→ Instructions for the task
Set down exactly the lines that run from the line with "From this photo, which of" to the end of the data, and nothing else.

**** Materials provided ****

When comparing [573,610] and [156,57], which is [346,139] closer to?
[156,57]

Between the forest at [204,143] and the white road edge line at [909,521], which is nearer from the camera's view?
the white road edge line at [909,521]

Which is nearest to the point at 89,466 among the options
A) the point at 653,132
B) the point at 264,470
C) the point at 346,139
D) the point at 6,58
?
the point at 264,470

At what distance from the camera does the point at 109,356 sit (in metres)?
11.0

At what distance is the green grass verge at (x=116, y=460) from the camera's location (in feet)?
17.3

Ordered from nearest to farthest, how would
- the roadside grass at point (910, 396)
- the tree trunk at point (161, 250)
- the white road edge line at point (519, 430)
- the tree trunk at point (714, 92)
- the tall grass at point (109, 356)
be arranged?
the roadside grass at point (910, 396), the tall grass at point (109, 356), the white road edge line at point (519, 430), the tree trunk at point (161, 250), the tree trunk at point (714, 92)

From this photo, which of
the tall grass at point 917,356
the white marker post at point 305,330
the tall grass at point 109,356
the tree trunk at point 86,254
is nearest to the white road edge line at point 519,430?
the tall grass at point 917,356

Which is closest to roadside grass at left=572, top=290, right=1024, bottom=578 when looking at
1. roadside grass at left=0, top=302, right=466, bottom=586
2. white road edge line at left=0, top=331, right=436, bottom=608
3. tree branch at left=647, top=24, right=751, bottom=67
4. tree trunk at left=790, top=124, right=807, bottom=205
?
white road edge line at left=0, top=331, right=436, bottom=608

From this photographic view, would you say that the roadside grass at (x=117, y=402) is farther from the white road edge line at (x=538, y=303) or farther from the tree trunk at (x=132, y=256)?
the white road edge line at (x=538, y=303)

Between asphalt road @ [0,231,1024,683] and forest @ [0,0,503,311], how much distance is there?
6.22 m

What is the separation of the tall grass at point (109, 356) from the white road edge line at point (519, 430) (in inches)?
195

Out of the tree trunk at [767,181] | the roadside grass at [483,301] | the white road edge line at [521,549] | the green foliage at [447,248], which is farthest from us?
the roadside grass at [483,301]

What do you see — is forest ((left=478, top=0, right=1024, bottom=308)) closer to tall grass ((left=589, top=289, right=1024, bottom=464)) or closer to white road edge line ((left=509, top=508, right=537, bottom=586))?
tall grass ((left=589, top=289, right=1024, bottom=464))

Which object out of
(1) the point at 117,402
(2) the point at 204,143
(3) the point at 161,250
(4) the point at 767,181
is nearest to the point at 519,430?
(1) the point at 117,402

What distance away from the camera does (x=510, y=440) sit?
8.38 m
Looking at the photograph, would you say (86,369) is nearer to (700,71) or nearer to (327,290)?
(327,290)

****

→ Full response
From this photo, which of
the tall grass at point 917,356
the white marker post at point 305,330
the tall grass at point 109,356
the tree trunk at point 86,254
is nearest to the white road edge line at point 519,430?
the tall grass at point 917,356

Which is closest to roadside grass at left=572, top=290, right=1024, bottom=578 when looking at
1. roadside grass at left=0, top=302, right=466, bottom=586
2. white road edge line at left=0, top=331, right=436, bottom=608
3. tree branch at left=647, top=24, right=751, bottom=67
4. tree trunk at left=790, top=124, right=807, bottom=205
?
white road edge line at left=0, top=331, right=436, bottom=608

From this photographic view, would you say that the roadside grass at (x=117, y=402) is farther from the white road edge line at (x=538, y=303) or farther from the tree trunk at (x=132, y=256)?
the white road edge line at (x=538, y=303)

Between asphalt road @ [0,231,1024,683] and forest @ [0,0,503,311], how much distance is there?
6.22 m

What is the separation of the tall grass at point (109, 356) from the white road edge line at point (519, 430) (in inches)?
195

Out of the tree trunk at [767,181] | the roadside grass at [483,301] | the white road edge line at [521,549] | the green foliage at [447,248], which is farthest from us?
the roadside grass at [483,301]

What do you see — is forest ((left=478, top=0, right=1024, bottom=308)) closer to tall grass ((left=589, top=289, right=1024, bottom=464)) or closer to white road edge line ((left=509, top=508, right=537, bottom=586))?
tall grass ((left=589, top=289, right=1024, bottom=464))

Which object out of
(1) the point at 117,402
(2) the point at 204,143
(3) the point at 161,250
(4) the point at 767,181
is nearest to the point at 519,430?
(1) the point at 117,402

What distance away from the camera does (x=510, y=440) sit?
8.38 m
Looking at the photograph, would you say (86,369) is nearer to (700,71) or nearer to (327,290)?
(327,290)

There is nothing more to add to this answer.